I am concerning the proof of continuous mapping theorem for the convergence in probability (see link)
To make the post self-contained, I will provide the necessary definitions here.
Defn 1: Convergence in Probability
The sequence of random variabels $\{T_n\}_{n\geq 1}$ converges in probability to $T$ (possibly a random variable) if and only if \begin{align*} \forall \epsilon>0:\lim_{n\rightarrow\infty}(\|T_n-T\|\leq \epsilon)=1\\ \forall \epsilon>0:\lim_{n\rightarrow\infty}(\|T_n-T\|> \epsilon)=0. \end{align*} We denote this by $T_n\xrightarrow[]{p}T$, $\text{plim}_{n\rightarrow\infty}T_n=T$ or $T_n-T=o_p(1)$.
Defn 2: Continuity
Let $(X,d)$ and $(Y,\rho)$ be two metric spaces, and let $f:X\mapsto Y$ be a funciton.
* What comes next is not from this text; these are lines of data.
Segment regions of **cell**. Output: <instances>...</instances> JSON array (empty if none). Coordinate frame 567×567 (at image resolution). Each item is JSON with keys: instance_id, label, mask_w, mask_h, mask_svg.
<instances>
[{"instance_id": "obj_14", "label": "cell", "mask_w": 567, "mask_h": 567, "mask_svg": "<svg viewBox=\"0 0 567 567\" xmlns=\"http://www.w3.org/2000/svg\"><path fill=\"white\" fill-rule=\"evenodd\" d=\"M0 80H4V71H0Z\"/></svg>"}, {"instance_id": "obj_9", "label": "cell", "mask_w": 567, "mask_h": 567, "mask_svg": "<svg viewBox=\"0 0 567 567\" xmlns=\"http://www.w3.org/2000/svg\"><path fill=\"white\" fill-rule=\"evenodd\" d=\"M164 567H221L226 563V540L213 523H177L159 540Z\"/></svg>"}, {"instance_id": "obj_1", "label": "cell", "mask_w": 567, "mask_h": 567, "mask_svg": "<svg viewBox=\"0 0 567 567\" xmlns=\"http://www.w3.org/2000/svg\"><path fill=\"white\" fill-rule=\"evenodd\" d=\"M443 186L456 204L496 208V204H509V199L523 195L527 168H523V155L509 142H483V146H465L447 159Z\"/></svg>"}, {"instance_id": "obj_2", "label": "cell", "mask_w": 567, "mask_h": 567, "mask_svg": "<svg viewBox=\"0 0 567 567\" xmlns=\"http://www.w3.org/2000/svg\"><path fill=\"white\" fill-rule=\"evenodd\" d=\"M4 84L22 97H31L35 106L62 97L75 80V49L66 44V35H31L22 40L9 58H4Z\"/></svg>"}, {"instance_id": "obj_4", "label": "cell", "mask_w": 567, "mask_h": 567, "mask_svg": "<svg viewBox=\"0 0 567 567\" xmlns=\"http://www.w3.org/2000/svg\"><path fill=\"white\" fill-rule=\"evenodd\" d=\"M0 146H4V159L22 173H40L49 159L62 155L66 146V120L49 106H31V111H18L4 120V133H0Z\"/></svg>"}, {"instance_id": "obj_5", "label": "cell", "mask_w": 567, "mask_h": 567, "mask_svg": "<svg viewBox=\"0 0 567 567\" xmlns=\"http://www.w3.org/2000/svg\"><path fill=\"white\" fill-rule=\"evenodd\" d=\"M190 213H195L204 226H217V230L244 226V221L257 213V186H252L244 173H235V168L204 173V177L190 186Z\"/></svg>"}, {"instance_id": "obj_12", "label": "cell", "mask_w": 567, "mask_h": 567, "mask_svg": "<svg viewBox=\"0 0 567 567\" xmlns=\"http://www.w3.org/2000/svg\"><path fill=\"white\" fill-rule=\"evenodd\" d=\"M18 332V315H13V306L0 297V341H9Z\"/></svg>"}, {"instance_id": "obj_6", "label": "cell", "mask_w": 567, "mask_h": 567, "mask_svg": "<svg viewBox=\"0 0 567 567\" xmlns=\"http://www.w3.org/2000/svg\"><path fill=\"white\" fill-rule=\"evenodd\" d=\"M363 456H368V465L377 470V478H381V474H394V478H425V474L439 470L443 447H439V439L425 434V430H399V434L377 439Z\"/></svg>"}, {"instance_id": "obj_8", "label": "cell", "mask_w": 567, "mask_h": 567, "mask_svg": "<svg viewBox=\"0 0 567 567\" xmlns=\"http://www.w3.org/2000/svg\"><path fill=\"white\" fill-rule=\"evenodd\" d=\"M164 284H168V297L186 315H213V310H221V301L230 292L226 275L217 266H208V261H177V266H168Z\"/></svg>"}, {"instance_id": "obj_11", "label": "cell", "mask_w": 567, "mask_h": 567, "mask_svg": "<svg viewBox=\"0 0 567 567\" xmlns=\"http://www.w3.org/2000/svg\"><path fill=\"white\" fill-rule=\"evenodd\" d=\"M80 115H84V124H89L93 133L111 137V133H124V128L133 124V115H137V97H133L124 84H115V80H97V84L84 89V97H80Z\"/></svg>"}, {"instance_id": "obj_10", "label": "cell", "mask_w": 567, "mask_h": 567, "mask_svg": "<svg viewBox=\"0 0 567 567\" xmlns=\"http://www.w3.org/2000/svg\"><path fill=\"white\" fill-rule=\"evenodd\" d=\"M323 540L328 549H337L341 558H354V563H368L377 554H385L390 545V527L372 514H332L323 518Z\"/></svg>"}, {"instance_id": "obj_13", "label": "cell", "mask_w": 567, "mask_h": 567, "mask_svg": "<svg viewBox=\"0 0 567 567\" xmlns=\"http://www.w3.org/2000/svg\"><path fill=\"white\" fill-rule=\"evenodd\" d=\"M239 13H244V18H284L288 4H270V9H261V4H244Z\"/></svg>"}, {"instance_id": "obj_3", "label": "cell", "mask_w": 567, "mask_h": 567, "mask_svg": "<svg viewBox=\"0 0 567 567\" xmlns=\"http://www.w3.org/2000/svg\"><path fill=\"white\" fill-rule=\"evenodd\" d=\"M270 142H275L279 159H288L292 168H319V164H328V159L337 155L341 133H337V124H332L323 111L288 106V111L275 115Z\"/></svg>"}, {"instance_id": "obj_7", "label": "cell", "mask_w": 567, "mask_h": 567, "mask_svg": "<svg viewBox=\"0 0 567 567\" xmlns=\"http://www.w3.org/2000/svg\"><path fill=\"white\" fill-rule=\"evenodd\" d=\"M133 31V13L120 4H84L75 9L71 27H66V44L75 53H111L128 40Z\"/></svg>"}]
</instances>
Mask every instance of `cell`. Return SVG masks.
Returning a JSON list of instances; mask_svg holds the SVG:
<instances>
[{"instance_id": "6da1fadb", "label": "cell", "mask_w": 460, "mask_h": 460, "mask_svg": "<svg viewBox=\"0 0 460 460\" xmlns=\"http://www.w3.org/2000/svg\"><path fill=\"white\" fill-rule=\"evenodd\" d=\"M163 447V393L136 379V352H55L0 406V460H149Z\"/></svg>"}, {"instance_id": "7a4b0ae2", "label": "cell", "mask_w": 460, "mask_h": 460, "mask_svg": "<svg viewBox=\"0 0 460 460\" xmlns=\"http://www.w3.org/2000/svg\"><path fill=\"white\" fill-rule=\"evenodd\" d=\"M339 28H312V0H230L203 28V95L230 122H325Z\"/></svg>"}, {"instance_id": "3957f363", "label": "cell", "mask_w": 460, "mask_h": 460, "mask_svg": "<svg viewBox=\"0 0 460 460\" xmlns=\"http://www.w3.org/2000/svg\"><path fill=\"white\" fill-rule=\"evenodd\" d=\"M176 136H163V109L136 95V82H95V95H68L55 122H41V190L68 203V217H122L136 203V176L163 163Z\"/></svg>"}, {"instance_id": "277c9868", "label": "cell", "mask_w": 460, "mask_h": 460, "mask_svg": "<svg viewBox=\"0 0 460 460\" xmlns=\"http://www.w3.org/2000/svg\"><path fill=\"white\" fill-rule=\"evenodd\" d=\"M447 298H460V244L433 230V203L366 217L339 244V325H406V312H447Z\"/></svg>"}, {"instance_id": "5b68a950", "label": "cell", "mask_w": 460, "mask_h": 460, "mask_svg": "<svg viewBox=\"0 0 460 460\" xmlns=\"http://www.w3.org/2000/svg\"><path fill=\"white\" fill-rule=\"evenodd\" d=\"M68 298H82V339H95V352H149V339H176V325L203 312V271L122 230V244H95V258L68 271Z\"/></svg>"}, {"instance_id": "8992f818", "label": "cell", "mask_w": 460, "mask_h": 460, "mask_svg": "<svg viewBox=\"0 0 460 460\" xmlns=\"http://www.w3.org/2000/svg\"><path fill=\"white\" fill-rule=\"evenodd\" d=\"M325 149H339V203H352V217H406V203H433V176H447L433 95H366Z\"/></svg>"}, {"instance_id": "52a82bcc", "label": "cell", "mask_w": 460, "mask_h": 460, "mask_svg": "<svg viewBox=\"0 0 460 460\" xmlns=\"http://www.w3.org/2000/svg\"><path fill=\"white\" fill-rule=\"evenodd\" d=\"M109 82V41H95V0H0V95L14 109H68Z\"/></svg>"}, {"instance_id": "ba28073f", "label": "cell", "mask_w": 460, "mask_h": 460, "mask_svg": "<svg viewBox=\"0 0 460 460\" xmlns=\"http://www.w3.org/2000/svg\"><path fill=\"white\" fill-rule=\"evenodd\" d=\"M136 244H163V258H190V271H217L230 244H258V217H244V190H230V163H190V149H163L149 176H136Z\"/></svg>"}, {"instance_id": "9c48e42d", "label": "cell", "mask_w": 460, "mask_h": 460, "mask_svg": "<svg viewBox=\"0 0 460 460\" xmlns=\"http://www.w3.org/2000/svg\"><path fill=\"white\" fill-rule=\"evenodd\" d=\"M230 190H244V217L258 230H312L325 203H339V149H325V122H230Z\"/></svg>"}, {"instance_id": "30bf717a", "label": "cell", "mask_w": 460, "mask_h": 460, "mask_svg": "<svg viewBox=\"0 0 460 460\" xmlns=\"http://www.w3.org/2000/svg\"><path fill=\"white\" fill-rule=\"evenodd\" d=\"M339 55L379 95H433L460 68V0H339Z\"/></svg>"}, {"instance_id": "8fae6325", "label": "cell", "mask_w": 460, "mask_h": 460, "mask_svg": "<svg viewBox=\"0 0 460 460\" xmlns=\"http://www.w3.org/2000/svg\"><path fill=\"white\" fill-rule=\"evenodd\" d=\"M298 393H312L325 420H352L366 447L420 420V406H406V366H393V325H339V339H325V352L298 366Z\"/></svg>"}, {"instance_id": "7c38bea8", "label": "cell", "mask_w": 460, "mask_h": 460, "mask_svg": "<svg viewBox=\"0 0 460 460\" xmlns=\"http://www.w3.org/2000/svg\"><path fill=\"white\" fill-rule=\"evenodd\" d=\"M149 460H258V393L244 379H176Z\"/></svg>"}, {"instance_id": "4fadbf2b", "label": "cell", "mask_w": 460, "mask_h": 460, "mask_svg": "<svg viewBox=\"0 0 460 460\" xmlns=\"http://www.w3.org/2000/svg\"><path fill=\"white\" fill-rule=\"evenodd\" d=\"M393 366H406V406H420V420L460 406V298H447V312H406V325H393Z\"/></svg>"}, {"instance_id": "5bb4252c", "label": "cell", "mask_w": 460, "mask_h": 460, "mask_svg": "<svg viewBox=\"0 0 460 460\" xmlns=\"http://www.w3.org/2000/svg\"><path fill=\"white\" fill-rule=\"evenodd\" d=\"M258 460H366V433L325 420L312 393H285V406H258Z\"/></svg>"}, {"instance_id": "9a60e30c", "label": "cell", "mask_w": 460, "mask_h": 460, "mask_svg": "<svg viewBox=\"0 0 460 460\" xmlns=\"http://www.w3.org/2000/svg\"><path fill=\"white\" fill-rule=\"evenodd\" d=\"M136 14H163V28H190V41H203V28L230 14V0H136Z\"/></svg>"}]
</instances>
The function $f$ is called continuous at $x\in X$ if for every $\epsilon>0$ there exists $\delta>0$ such that $d(y,x)<\delta\implies \rho(f(y),f(x))<\epsilon$. If $f$ is continuous at all $x\in X$, then we say $f$ is continuous on $X$.
Theorem: Continuous Mapping Theorem
Let $\{X_n\}$, $X$ be random elements defined on a metric space $S$. Suppose a function $g:S\mapsto S'$ (where $S'$ is another metric space) has the set of discontinuity points $D_g$ such that $Pr(X\in D_g)=0$. Then \begin{align*} X_n\xrightarrow[]{(\cdot)}X\implies g(X_n)\xrightarrow[]{(\cdot)}g(X) \end{align*} where $\xrightarrow[]{(\cdot)}$ can be either convergence in probability or convergence in distribution or convergence almost surely.
Question
In the proof, it says
The second term converges to zero as $\delta\rightarrow 0$, since the set $B_\delta$ shrinks to an empty set.
I felt like this was a correct statement but was not the reason that $Pr(X\in B_\delta)=0$. Instead, the correct explanation should use the property of continuity. In paticular, since $Pr(|X_n-X|\geq \delta)\rightarrow 0$ for any value of $\delta$ and $g(\cdot)$ is continuous at $X$, for all $\epsilon>0$, there exists $\delta_\epsilon$ such that $|X_n-X|<\delta_\epsilon\implies|g(X_n)-g(X)|<\epsilon$. This means $Pr(|X_n-X|<\delta_\epsilon)\leq Pr(|g(X_n)-g(X)|<\epsilon)$.Since $\lim_{n\rightarrow\infty}Pr(|X_n-X|<\delta_\epsilon)=1$, we have $\lim_{n\rightarrow\infty}Pr(|g(X_n)-g(X)|<\epsilon)=1$ (I have essentially proved the claim here). This also means $\lim_{n\rightarrow\infty}Pr(|g(X_n)-g(X)|>\epsilon)=0$ and I suspect it's possible to use this fact to bound $\lim_{n\rightarrow \infty}Pr(x\in B_{\delta_\epsilon})$. Overall, I don't understand why the need to define this $B_\delta$ object.
I have edited the last bit as the previous use of notation is inaccurate.